The dance was much as it had been, but now with the fading light the dancers had removed themselves to the garden of the cottage, where they seemed frozen and awkward, as if they could only imitate the gaiety they had previously felt. They were dancing in the shadow of the bredogue, which someone had thrust out of an open window beneath the earth-coloured eaves. In Soubridge, and in the midlands generally, they make this pitiful thing-with its bottle-glass eyes and crepe-paper harness-out of the stripped and varnished skull of a horse, put up on a pole covered with an ordinary sheet.
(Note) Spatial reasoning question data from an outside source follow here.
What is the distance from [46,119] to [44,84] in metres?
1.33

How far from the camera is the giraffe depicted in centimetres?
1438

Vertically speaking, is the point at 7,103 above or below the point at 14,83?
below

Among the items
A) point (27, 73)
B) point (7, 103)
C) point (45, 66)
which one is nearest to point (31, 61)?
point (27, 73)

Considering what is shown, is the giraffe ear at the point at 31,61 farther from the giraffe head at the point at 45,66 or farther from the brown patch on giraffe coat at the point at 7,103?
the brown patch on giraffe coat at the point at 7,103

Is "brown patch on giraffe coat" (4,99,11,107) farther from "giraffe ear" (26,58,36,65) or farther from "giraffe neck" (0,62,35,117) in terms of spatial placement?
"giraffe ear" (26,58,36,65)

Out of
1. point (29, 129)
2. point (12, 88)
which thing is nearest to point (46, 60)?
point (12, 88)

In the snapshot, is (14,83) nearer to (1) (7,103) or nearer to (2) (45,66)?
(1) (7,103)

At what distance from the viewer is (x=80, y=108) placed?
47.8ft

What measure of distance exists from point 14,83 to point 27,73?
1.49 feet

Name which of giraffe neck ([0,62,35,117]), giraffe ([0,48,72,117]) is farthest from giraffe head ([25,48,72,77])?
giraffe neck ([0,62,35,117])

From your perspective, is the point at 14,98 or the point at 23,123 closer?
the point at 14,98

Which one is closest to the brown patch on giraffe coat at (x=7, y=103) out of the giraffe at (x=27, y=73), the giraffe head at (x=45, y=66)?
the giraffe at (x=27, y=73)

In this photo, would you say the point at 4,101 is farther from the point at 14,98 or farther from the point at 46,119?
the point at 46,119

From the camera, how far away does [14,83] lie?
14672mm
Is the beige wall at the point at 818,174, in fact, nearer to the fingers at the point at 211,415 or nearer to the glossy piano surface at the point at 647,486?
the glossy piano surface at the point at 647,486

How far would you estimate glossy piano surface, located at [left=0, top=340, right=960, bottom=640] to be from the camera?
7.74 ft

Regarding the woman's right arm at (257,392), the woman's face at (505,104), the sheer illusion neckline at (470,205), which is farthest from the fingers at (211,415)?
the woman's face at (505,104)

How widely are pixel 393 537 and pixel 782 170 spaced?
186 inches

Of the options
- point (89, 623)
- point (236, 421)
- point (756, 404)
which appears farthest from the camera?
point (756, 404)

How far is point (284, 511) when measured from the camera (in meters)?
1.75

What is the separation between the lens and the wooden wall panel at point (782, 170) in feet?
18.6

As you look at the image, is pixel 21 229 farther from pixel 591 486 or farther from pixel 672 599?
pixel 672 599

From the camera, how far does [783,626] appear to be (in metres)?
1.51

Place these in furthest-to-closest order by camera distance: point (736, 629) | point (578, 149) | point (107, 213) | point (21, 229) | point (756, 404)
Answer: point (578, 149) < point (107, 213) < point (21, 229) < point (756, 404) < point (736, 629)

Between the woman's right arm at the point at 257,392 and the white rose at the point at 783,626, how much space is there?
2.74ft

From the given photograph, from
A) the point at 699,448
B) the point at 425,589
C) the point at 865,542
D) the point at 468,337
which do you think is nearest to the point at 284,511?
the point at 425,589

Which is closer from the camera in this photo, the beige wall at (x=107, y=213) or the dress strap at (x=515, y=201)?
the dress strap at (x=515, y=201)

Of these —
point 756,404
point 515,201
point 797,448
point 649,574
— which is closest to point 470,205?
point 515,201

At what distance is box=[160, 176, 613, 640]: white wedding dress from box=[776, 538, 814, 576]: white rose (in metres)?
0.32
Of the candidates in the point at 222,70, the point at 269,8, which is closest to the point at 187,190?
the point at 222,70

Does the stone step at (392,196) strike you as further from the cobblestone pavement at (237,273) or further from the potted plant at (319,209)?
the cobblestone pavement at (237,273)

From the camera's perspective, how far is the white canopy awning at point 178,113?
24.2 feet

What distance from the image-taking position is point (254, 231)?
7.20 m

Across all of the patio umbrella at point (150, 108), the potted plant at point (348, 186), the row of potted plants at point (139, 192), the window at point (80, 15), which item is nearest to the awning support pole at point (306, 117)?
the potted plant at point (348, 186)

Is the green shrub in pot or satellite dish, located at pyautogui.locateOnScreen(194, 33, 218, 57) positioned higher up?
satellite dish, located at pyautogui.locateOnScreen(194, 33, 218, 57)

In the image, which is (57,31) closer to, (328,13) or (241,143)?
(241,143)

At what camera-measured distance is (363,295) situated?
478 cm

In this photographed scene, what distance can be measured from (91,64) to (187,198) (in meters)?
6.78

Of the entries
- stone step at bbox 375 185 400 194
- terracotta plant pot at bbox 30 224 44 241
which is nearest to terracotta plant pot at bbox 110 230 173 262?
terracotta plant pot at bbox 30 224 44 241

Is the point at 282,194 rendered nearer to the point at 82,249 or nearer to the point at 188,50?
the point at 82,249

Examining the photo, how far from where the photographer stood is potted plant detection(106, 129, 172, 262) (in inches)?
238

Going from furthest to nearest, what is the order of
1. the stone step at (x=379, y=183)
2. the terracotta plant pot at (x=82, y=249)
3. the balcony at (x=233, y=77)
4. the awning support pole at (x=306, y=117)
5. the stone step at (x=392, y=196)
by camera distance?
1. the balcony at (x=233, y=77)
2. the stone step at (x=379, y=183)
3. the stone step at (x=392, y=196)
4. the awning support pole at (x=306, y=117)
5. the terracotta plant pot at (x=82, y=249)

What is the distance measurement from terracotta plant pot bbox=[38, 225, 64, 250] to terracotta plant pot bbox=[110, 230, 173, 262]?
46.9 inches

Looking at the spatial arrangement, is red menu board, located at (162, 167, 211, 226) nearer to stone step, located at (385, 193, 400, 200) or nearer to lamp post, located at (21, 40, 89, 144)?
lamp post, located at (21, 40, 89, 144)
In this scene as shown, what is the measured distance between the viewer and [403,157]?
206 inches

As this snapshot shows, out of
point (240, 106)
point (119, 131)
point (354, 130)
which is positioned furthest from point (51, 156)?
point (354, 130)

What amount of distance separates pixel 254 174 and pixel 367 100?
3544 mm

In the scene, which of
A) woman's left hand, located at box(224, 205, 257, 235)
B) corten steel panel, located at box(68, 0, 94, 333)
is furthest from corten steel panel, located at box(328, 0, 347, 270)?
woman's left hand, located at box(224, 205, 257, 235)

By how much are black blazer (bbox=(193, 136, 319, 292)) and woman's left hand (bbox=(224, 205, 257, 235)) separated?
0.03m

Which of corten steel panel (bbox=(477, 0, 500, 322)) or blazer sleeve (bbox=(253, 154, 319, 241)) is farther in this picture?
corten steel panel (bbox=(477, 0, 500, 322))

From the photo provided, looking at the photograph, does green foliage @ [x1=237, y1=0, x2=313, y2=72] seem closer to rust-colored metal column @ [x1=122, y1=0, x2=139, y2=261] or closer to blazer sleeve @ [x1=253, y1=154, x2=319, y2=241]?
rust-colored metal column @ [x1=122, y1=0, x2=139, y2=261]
This one, though, had the skull of a well-grown lamb, which seemed to move as Crome looked.
“What have you done?” he whispered. “Where is the picture as it used to be?”
The lamb gaped its lower jaw slackly over the unsuspecting children to vomit on them its bad luck. Then, clothed with flesh again, it turned its white and pleading face on Crome, who groaned and threw the painting across the room and held out his hand.
“Give me the sword from under the ground, then,” he said.
When the hilt of it touched his hand he felt a faint sickly shock. The bones of his arm turned to jelly and the rank smell of ashpits enfolded him. It was the smell of a continent of wet cinders, buzzing with huge papery-winged flies under a poisonous brown sky; the smell of Cheminor, and Mammy Vooley, and the Aqualate Pond; it was the smell of the endless wastes which surround Uroconium and everything else that is left of the world. The woman with the insect’s head looked at him with satisfaction. A knock came at the door.